Statistical analyses (student's two-tailed t-tests) were done using InStat 3 software (Graphpad Inc.). For all statistical analyses, P values of <0.05 were considered significant.

Results

Assignment of gene product functions in the major nan locus

In a previous report, we identified part of an operon from strain NCTC 8798 that contained the nanE and nanA genes, and part of the gene encoding a putative Na+-dependent permease [14]. At approximately the same time, other workers cloned and characterized a similar region from C. perfringens strain A99 [15]. The lack of a published genome sequence at that time delayed further analysis of the downstream genes, but this is now possible with the release of >12 C. perfringens genome sequences [9]. In Fig 1A, the gene order for the operon that begins with nanE is shown, while the corresponding function of the encoded gene products in the sialic acid metabolism pathway is shown in Fig 1B. Strain 13 has genes encoding the NanI and NanJ extracellular sialidases shown in Fig 1B (but lacks a nanH gene [8]); however, these genes are located at sites separate from the putative nanEAT-yhcH-nanKR operon shown in Fig 1A. The nan operon synteny is conserved throughout all the strains of C. perfringens that have been sequenced thus far [9].
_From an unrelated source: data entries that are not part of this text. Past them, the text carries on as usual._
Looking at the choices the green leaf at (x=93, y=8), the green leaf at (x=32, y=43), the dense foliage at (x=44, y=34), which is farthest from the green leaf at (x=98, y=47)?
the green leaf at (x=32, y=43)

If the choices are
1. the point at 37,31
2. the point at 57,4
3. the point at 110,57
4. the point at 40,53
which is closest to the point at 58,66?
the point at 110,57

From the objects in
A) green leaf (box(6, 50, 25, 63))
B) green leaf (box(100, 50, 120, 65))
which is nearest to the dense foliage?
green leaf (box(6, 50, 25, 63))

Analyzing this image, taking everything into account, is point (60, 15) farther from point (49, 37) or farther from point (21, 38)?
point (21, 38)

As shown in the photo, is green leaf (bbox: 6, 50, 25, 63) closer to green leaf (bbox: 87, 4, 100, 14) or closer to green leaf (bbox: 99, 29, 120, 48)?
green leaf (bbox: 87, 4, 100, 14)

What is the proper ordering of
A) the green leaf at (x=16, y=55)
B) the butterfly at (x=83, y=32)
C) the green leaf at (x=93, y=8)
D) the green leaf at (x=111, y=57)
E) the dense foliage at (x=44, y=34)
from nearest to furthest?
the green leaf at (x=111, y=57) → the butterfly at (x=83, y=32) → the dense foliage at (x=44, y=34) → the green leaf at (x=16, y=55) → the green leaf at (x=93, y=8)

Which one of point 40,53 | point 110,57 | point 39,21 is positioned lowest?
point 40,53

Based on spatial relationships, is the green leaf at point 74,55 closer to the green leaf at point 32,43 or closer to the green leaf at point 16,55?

Fig 1. Genes encoding enzymes involved in sialic acid metabolism in C. perfringens.

Fig 1

(A). Structure of the putative nanEAT-yhcH-nanKR operon in strain 13. (B). Proposed pathway of sialic acid metabolism in C. perfringens strain 13 in relation to the gene content in panel A.
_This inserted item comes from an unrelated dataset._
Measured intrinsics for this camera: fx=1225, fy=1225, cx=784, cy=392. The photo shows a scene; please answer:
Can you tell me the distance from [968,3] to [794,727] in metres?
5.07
The gene encoding a proposed sialic acid permease, nanT, is next in the sequence after the nanA gene. BLAST P [37] analysis of the NanT protein predicts it is most likely a sodium:solute symporter with multiple homologs in Gram-positive species. The C. perfringens NanT protein has 32% amino acid sequence identity to over 84% of NanT from Staphylococcus aureus, which has been shown to be required for growth on Neu5Ac [25], indicating that it may function as a sodium:neuraminic acid symporter in C. perfringens. Based on BLAST P searches, the next gene has been tentatively assigned to encode a homolog of the YhcH protein from E. coli. It does not have a known function, but has been proposed, based on structural and genetic studies [38], to be an epimerase that converts other forms of sialic acid to the preferred substrate of NanA, Neu5Ac (Fig 1B). The nanK gene product is predicted to be a sugar kinase using BLAST P searches and shows 31% amino acid sequence identity to over 95% of the NanK protein from S. aureus. The last gene in the operon encodes an ortholog of the RpiR-family of transcriptional regulators, which bind phosphosugars as part of their regulation of metabolic pathways [2325]. We have named this protein NanR. Other enzymes putatively involved in the conversion of N-acetylglucosamine-6-P to fructose-6-P, NagA and NagB, are not specific for Neu5Ac metabolism and are encoded by genes in different loci on the C. perfringens chromosome (Fig 1B).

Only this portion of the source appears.